Trotzdem gibt es Gegenwehr. Im Ständerat stimmten die SVP und Teile der FDP dagegen. Hannes Germann von der SVP befürchtet «eine Flut von Klagen», welche die Justiz völlig überlasten könnte. Die Meinungsäusserungsfreiheit sei ein zentrales Grundrecht, das nicht weiter eingeschränkt werden dürfe. Andrea Caroni (FDP) warnt vor einem Präzedenzfall und fragt sich, ob als nächstes die Diskriminierung aufgrund der Sprache, der Nationalität oder des Geschlechts unter Strafe gestellt werde. Zwei berechtigte Einwände. Denn in der Tat weiss heute noch niemand, welche Meinungsäusserungen die Richter dereinst konkret als diskriminierend auslegen werden.

 

Christen unter Generalverdacht? 

Die EDU Schweiz, die angekündigt hat, die Ergreifung des Referendums zu prüfen, weist warnend auf einen weiteren, potenziell höchst brisanten Streitpunkt hin: Ist die Gesetzeserweiterung nicht zuletzt ein schwerwiegender Angriff auf Menschen, die der Gender-Ideologie und den Forderungen der Homosexuellen-Verbände auf der Basis christlicher Ethik öffentlich entgegentreten?

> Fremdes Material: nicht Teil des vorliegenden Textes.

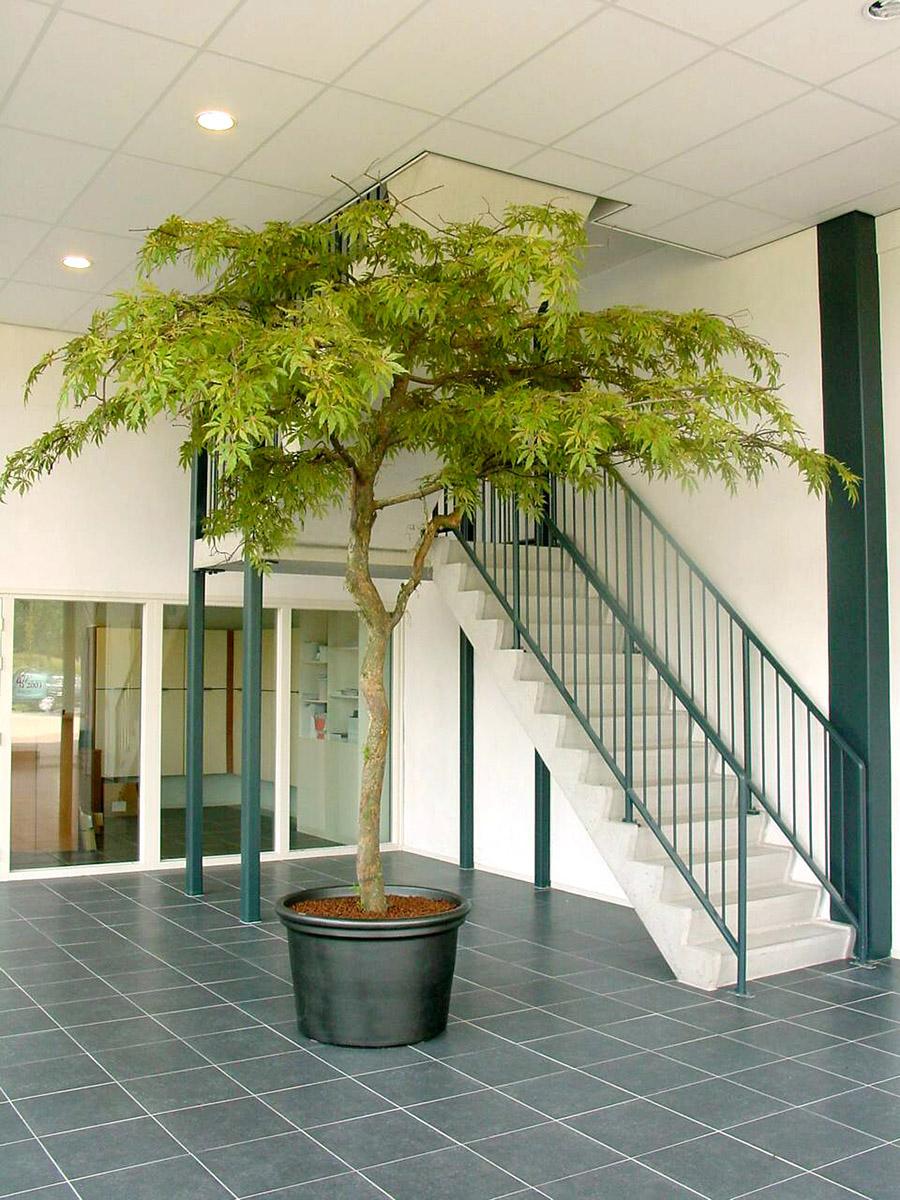 De Esdoorn kunstboom met parasolvormige kruin is een van de meest bestelde kunstbomen bij Kread'or. Geeft veel groene uitstraling maar neemt weinig ruimte in op de vloer.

Die EDU fragt zurecht: Sollen künftig alle Gruppen verboten werden, die mit Bezug auf das Evangelium nicht der Meinung sind, dass Homosexualität «völlig normal» sei? Wo bleibt der Diskriminierungs-Schutz gläubiger Christen? Dass mit der christlichen Glaubenslehre begründete Kritik an Homosexualität künftig durchaus rechtliche Folgen haben könnte, zeigt die Diskussion über Äusserungen des Bischofs von Chur, Dr. Vitus Huonder von 2015. Für das öffentliche Zitieren einer Bibelstelle fordern Lobby-Verbände schon heute seine Verurteilung.

 

Zum Glück fühlen sich längst nicht alle Homo- und Bisexuellen derart in die Opferrolle gedrängt, dass sie glauben, ein eigenes Pseudo-Schutzgesetz anstrengen zu müssen. Pragmatische Kräfte, die über genügend Selbstbewusstsein verfügen und für ein Miteinander plädieren, sehen die Gefahren von Gesetzen, welche die Meinungsäusserungsfreiheit einschränken. Auch sie fragen sich, ob die drohenden Klagelawinen und die damit verbundene Verunsicherung der Bevölkerung Homophobie wirklich bekämpfen – oder sie vielmehr befeuern.